Bu açıdan bakıldığında "ideal" demokrasisi sandığın sınırlı konularda iktidar sağlaması, diğer alanlarda ise son sözü bürokrasinin söylemesi olan modernleştirici yaklaşıma karşı çıkan kalkınmacı muhafazakârlığın sunduğu alternatif, seçimin her alanda dikey karar alma ve uygulama yetkisi vererek "siyasî aktörler" dışında toplumsal grupları muhatap almayan iktidar yaratacağı bir yapıdır.
Seçeneklerimiz bunlar mı olmalı?
Dolayısıyla gündemimizdeki tartışmada toplumun önüne konulan iki temel seçenek "vesayet" ve "çoğunlukçuluk"tur. Bunlar da demokrasi kuramından değil tarihî süreç içinde oluşan pozisyonlar üzerinden üretilmektedir. Günümüzde her iki yaklaşımın da "demokrasi" kuramı açısından anakronistik olduğunu belirtmek yanlış olmaz.
Bu nedenle Türkiye'nin bu sığ tartışmaya nihayet vererek katılımcı, çoğulcu bir demokrasi ile karar alma mekanizmalarına yatay katılımı sağlayacak dönüşümleri gündemine alması gerekmektedir. Bu alanda geleneksel pozisyonlardan yola çıkarak savunulan "vesayet-çoğunlukçuluk" seçeneklerinin sürekli biçimde yeniden üretilmesi yerine Barber ve Macpherson'dan, Pateman ve Habermas'a uzanan bir yelpazedeki düşünür ve akademisyenlerin tezlerinin, akademik camia dışında da detaylı biçimde ele alınması şüphesiz tartışmanın ufkunu genişletecektir.

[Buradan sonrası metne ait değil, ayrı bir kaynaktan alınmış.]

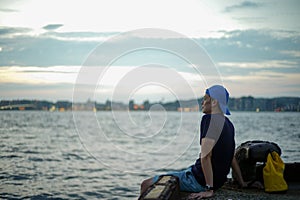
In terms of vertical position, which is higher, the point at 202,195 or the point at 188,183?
the point at 188,183

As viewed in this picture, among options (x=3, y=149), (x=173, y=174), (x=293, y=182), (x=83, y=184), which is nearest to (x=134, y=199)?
(x=83, y=184)

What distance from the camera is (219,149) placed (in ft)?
20.6

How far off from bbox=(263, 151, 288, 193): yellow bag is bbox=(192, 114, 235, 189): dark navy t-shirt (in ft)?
3.68

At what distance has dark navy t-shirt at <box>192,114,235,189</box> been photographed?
6.10 metres

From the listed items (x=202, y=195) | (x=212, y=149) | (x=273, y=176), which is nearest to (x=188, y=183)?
(x=202, y=195)

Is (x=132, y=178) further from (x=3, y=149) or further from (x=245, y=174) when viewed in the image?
(x=3, y=149)

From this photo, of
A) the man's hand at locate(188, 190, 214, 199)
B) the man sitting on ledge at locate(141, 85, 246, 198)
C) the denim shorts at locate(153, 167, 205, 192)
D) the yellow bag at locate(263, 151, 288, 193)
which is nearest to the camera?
the man sitting on ledge at locate(141, 85, 246, 198)

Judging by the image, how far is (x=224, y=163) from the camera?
21.0 feet

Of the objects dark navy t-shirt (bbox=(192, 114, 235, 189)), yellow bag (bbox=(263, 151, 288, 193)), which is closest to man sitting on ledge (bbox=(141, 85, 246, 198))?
dark navy t-shirt (bbox=(192, 114, 235, 189))

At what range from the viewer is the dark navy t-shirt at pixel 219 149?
6.10 meters

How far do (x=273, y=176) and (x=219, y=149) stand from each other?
1.55 metres

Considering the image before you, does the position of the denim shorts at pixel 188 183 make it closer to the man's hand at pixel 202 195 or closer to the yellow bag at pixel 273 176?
the man's hand at pixel 202 195

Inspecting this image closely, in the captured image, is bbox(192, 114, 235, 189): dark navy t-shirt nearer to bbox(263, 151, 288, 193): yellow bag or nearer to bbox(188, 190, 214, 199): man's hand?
bbox(188, 190, 214, 199): man's hand

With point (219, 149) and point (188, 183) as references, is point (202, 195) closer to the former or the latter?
point (188, 183)
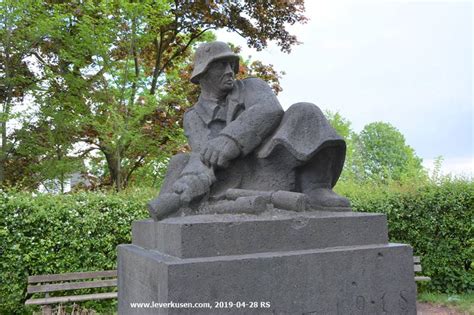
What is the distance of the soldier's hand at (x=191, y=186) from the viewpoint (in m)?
Result: 3.00

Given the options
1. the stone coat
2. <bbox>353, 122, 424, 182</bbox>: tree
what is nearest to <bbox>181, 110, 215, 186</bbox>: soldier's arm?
the stone coat

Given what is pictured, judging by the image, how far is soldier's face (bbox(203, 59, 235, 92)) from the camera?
3.45 metres

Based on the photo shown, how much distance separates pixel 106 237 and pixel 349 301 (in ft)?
16.0

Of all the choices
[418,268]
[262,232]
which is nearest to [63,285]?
[262,232]

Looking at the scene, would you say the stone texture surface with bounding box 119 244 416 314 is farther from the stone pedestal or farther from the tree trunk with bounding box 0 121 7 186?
the tree trunk with bounding box 0 121 7 186

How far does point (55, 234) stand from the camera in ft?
21.3

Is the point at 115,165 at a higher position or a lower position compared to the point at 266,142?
higher

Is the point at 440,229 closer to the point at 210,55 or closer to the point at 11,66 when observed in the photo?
the point at 210,55

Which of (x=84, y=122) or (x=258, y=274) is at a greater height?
(x=84, y=122)

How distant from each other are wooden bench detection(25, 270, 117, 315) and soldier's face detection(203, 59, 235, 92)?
404 centimetres

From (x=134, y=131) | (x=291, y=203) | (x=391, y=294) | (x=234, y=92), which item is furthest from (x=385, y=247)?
(x=134, y=131)

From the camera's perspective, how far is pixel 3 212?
6305 mm

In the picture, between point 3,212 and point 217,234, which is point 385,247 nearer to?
point 217,234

Örneğin Habermas'ın demokrasiyi seçimler, kuvvetler ayrılığı ya da temsille eşitlemek yerine değişik söylemleri kamusal alanda özgür biçimde tartıştırarak toplumsal uzlaşmaya dayalı karar alınmasını sağlayan bir kurumsal yapı olarak tanımlaması ilginç bir başlangıç noktası oluşturabilir. Habermas'ın gidimli (discursive) demokrasi adını verdiği böylesi bir yapı, hiç şüphesiz, ehven-i şerreyn olarak sunulan "vesayetçi" ya da "çoğunlukçu" demokrasiden çok daha eşitlikçi, çoğulcu ve özgürlükçü olabilecektir.
2013'te "Demokrasi sandıktan ibaret midir?" tartışmasının, "kitle" bürokratik vesayet rejimi tarafından eğitime tabi tutularak "aydınlatılsın" mı, yoksa çoğunlukçu bir "oyokrasi" mi olalım münakaşasına dönüşmesi, kemikleşmiş tavırları tekrar dışında yaklaşımlar üretememiş olduğumuzu ortaya koymaktadır.
Amacımız gerçekten "demokrasi"yi geliştirmek ise bu sığ tartışmayı sürdürmek yerine, her türlü fikrin özgür biçimde tartışılacağı bir kamusal alanı (başörtülülerin giremediği, polisin kimlik sorduğu her yeri kapsayacak bir saha olarak değil, Habermas'ın tanımladığı anlamda) nasıl yaratabileceğimiz, karar alma sürecine yatay katılımları nasıl gerçekleştirebileceğimiz ve "toplumsal" ile onu siyasîleştirmeden nasıl iletişim sağlayabileceğimiz üzerinde fikir üretmek şüphesiz daha anlamlı olacaktır.